China’s state-capitalist economy does not view its shale reserves the same way that companies in the U.S. do. It is the land of massive government subsidies, giving away so much money to “ strategically important” industries that about 30% of company profits come from government hand-outs, says Usha Haley, professor of management at West Virginia University and author of “Subsidies to Chinese Industry: State Capitalism, Business Strategy & Trade Policy.”

Should China meet its modest 2015 production goals, it has a long way to go to cut costs and drill more efficiently. It also has to solve transportation challenges.

Extraction is one problem; moving the gas is yet another.

As of March 2013, drilling 130 shale gas wells in China required an investment of $1.2 billion, Dingyu said. The top 10 wells produced roughly 3.5 million cubic feet per day (MMcf/d). The average Marcellus well produced about 6 MMcf/d in November, the EIA reported.

The United States is tied together by 2.4 million miles of natural gas pipeline. China has about 300,000 miles of pipeline, says McCurdy said.

“The Chinese have fewer constraints on permitting—permitting doesn’t seem to really stand in the way there,” he says. “However, they only have one pipeline company.”

The company is slow, bureaucratic and inefficient but “they can build infrastructure, and when they decide they’re going to do it, they do it,” he added.

So when will they decided? In China, Sinopec, PetroChina and others are better understood as government bureaucracies than companies, Haley said.

“Their motivations are not profits,” Haley says. “Their motivations are to grow as big as possible and to dominate the industry.”
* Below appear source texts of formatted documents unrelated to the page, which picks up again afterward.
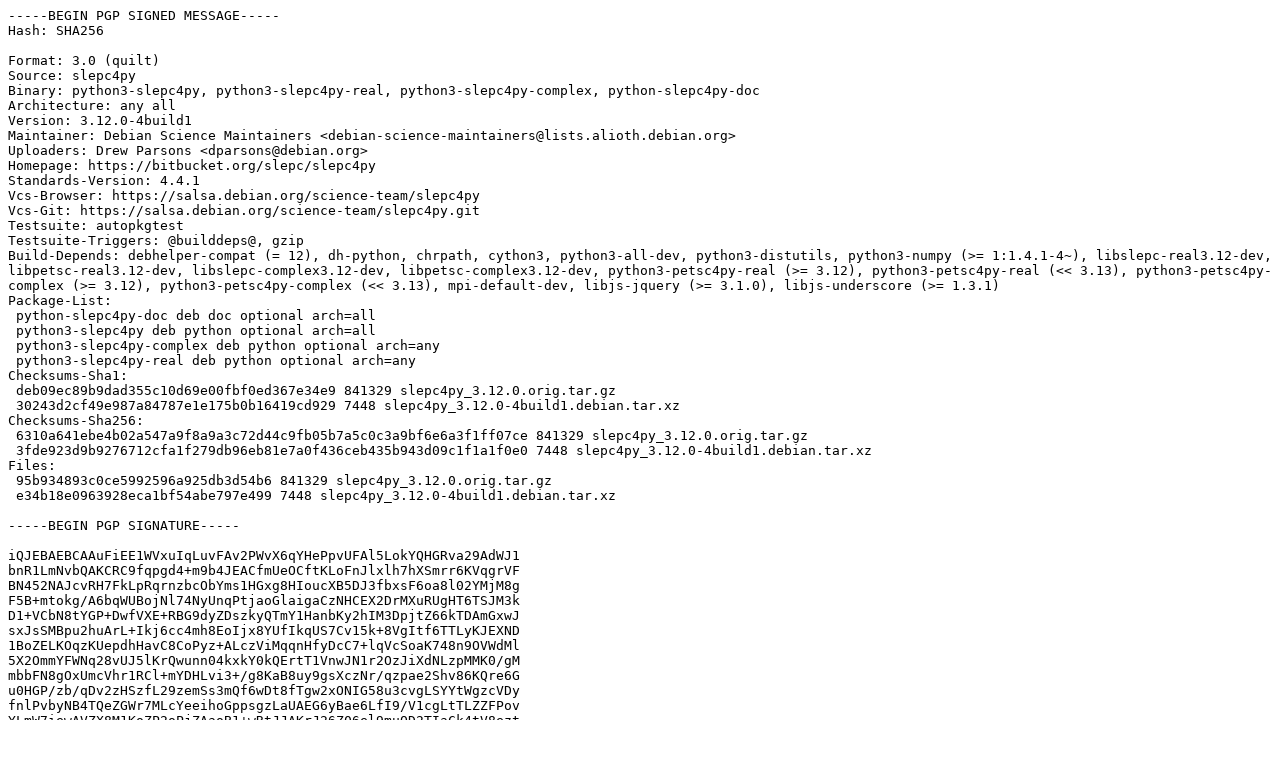

--- FILE ---
content_type: text/prs.lines.tag
request_url: http://ports.ubuntu.com/pool/universe/s/slepc4py/slepc4py_3.12.0-4build1.dsc
body_size: 2693
content:
-----BEGIN PGP SIGNED MESSAGE-----
Hash: SHA256

Format: 3.0 (quilt)
Source: slepc4py
Binary: python3-slepc4py, python3-slepc4py-real, python3-slepc4py-complex, python-slepc4py-doc
Architecture: any all
Version: 3.12.0-4build1
Maintainer: Debian Science Maintainers <debian-science-maintainers@lists.alioth.debian.org>
Uploaders: Drew Parsons <dparsons@debian.org>
Homepage: https://bitbucket.org/slepc/slepc4py
Standards-Version: 4.4.1
Vcs-Browser: https://salsa.debian.org/science-team/slepc4py
Vcs-Git: https://salsa.debian.org/science-team/slepc4py.git
Testsuite: autopkgtest
Testsuite-Triggers: @builddeps@, gzip
Build-Depends: debhelper-compat (= 12), dh-python, chrpath, cython3, python3-all-dev, python3-distutils, python3-numpy (>= 1:1.4.1-4~), libslepc-real3.12-dev, libpetsc-real3.12-dev, libslepc-complex3.12-dev, libpetsc-complex3.12-dev, python3-petsc4py-real (>= 3.12), python3-petsc4py-real (<< 3.13), python3-petsc4py-complex (>= 3.12), python3-petsc4py-complex (<< 3.13), mpi-default-dev, libjs-jquery (>= 3.1.0), libjs-underscore (>= 1.3.1)
Package-List:
 python-slepc4py-doc deb doc optional arch=all
 python3-slepc4py deb python optional arch=all
 python3-slepc4py-complex deb python optional arch=any
 python3-slepc4py-real deb python optional arch=any
Checksums-Sha1:
 deb09ec89b9dad355c10d69e00fbf0ed367e34e9 841329 slepc4py_3.12.0.orig.tar.gz
 30243d2cf49e987a84787e1e175b0b16419cd929 7448 slepc4py_3.12.0-4build1.debian.tar.xz
Checksums-Sha256:
 6310a641ebe4b02a547a9f8a9a3c72d44c9fb05b7a5c0c3a9bf6e6a3f1ff07ce 841329 slepc4py_3.12.0.orig.tar.gz
 3fde923d9b9276712cfa1f279db96eb81e7a0f436ceb435b943d09c1f1a1f0e0 7448 slepc4py_3.12.0-4build1.debian.tar.xz
Files:
 95b934893c0ce5992596a925db3d54b6 841329 slepc4py_3.12.0.orig.tar.gz
 e34b18e0963928eca1bf54abe797e499 7448 slepc4py_3.12.0-4build1.debian.tar.xz

-----BEGIN PGP SIGNATURE-----

iQJEBAEBCAAuFiEE1WVxuIqLuvFAv2PWvX6qYHePpvUFAl5LokYQHGRva29AdWJ1
bnR1LmNvbQAKCRC9fqpgd4+m9b4JEACfmUeOCftKLoFnJlxlh7hXSmrr6KVqgrVF
BN452NAJcvRH7FkLpRqrnzbcObYms1HGxg8HIoucXB5DJ3fbxsF6oa8l02YMjM8g
F5B+mtokg/A6bqWUBojNl74NyUnqPtjaoGlaigaCzNHCEX2DrMXuRUgHT6TSJM3k
D1+VCbN8tYGP+DwfVXE+RBG9dyZDszkyQTmY1HanbKy2hIM3DpjtZ66kTDAmGxwJ
sxJsSMBpu2huArL+Ikj6cc4mh8EoIjx8YUfIkqUS7Cv15k+8VgItf6TTLyKJEXND
1BoZELKOqzKUepdhHavC8CoPyz+ALczViMqqnHfyDcC7+lqVcSoaK748n9OVWdMl
5X2OmmYFWNq28vUJ5lKrQwunn04kxkY0kQErtT1VnwJN1r2OzJiXdNLzpMMK0/gM
mbbFN8gOxUmcVhr1RCl+mYDHLvi3+/g8KaB8uy9gsXczNr/qzpae2Shv86KQre6G
u0HGP/zb/qDv2zHSzfL29zemSs3mQf6wDt8fTgw2xONIG58u3cvgLSYYtWgzcVDy
fnlPvbyNB4TQeZGWr7MLcYeeihoGppsgzLaUAEG6yBae6LfI9/V1cgLtTLZZFPov
YLmW7iewAVZX8M1KoZP2oPjZAaoB1+wRtJJAKrJ26Z06el9muQD2TIaCk4tV8ezt
v2S34jl74Q==
=BBEQ
-----END PGP SIGNATURE-----
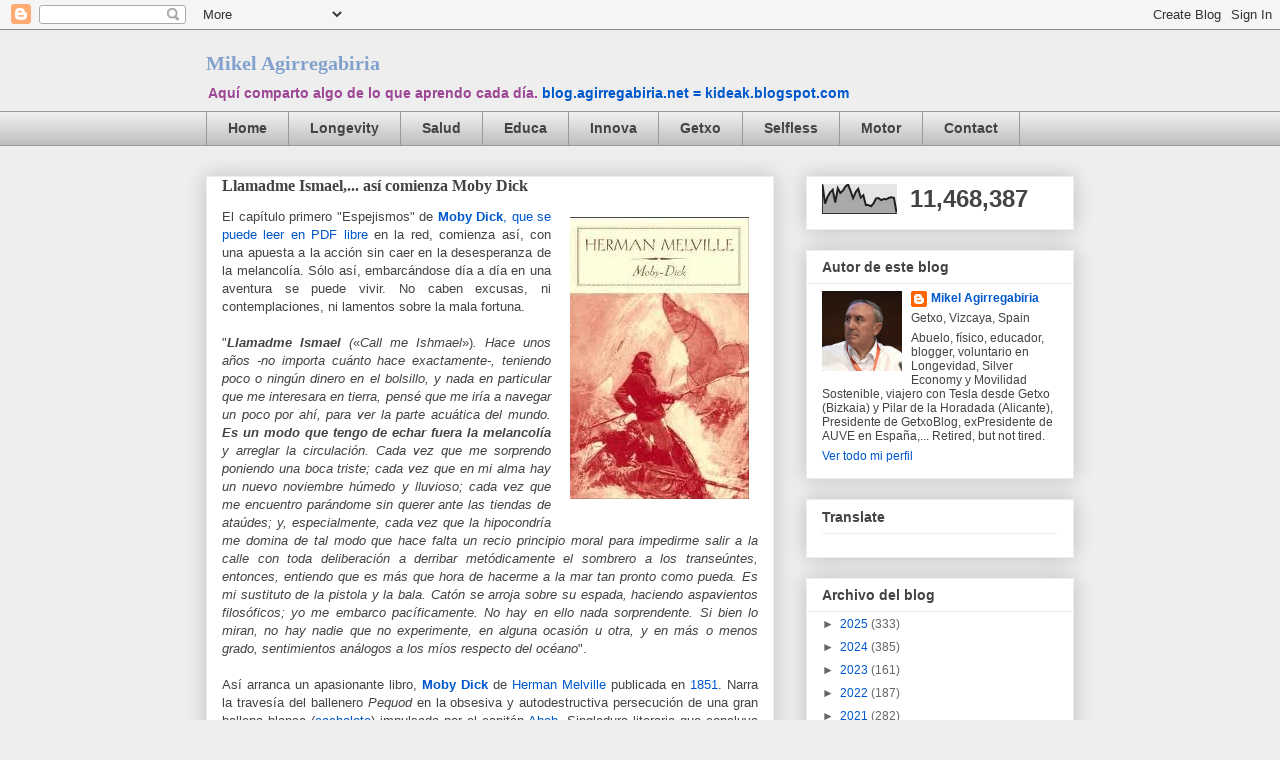

--- FILE ---
content_type: text/html; charset=UTF-8
request_url: https://blog.agirregabiria.net/b/stats?style=BLACK_TRANSPARENT&timeRange=ALL_TIME&token=APq4FmDtX4uggzzD1-XqRIhWKoJ1ZZfK-lZJU8DaTgMBkfjYy5B--OlOyGWngWNfadgwn9k3_PE0OR7T06_9jnnsgiPfL88vaA
body_size: 47
content:
{"total":11468387,"sparklineOptions":{"backgroundColor":{"fillOpacity":0.1,"fill":"#000000"},"series":[{"areaOpacity":0.3,"color":"#202020"}]},"sparklineData":[[0,99],[1,34],[2,58],[3,73],[4,82],[5,38],[6,87],[7,71],[8,79],[9,93],[10,100],[11,78],[12,53],[13,74],[14,85],[15,55],[16,63],[17,29],[18,29],[19,25],[20,35],[21,52],[22,53],[23,46],[24,50],[25,49],[26,54],[27,56],[28,54],[29,4]],"nextTickMs":11688}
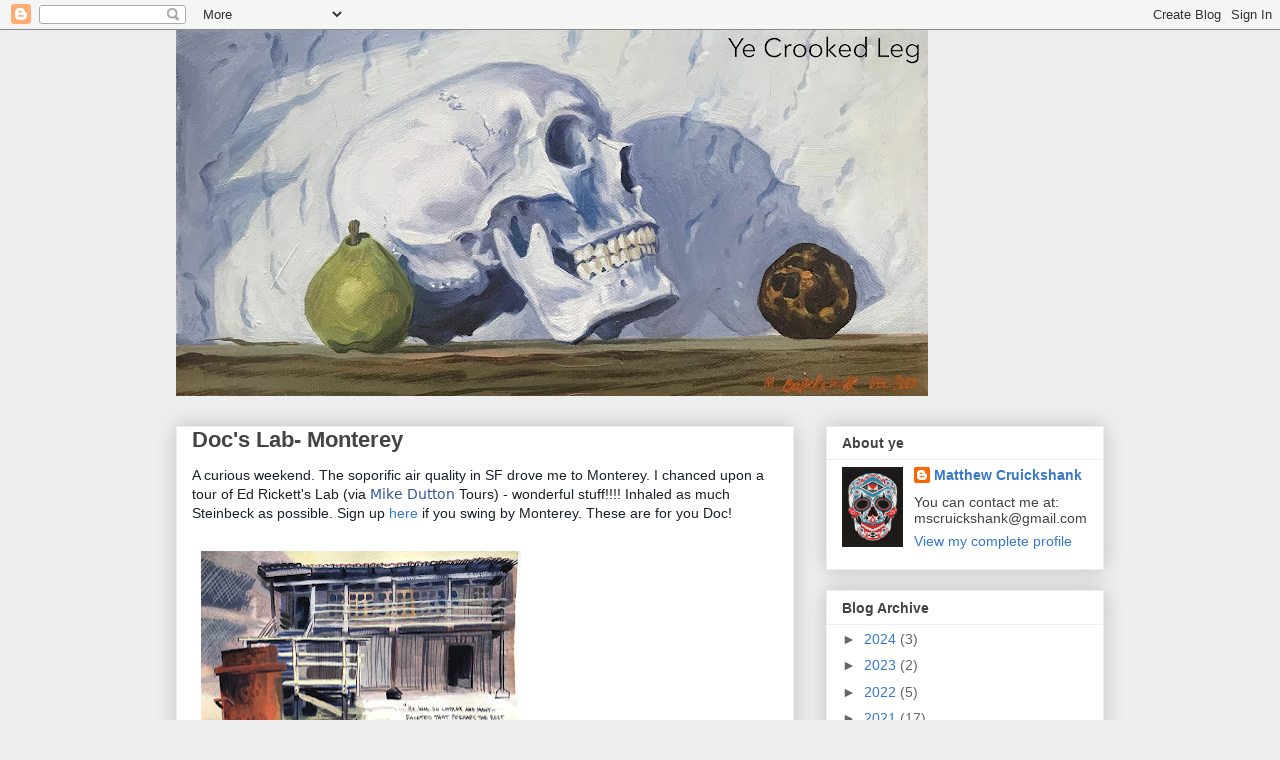

--- FILE ---
content_type: text/html; charset=utf-8
request_url: https://www.google.com/recaptcha/api2/aframe
body_size: 267
content:
<!DOCTYPE HTML><html><head><meta http-equiv="content-type" content="text/html; charset=UTF-8"></head><body><script nonce="zQ19v2ayXNQdEqHGxjoAPg">/** Anti-fraud and anti-abuse applications only. See google.com/recaptcha */ try{var clients={'sodar':'https://pagead2.googlesyndication.com/pagead/sodar?'};window.addEventListener("message",function(a){try{if(a.source===window.parent){var b=JSON.parse(a.data);var c=clients[b['id']];if(c){var d=document.createElement('img');d.src=c+b['params']+'&rc='+(localStorage.getItem("rc::a")?sessionStorage.getItem("rc::b"):"");window.document.body.appendChild(d);sessionStorage.setItem("rc::e",parseInt(sessionStorage.getItem("rc::e")||0)+1);localStorage.setItem("rc::h",'1768919166329');}}}catch(b){}});window.parent.postMessage("_grecaptcha_ready", "*");}catch(b){}</script></body></html>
Although shale development has sparked large amounts of Chinese investment in the U.S., primarily to acquire cutting-edge technology and top-tier energy resources, those opportunities likely won’t be reciprocated for U.S. investors any time soon, Haley says.

China “does not want foreign companies dominating domestic exploitation of shale if it can be helped and so that will not happen within five years. Currently, Western companies offer technology and sell equipment, but the Chinese control their shale.”

However, the government has pledged to allow markets to play “a decisive role in allocating resources” which West believe will be key to making China's tight-gas and shale-gas opportunity into a major reality.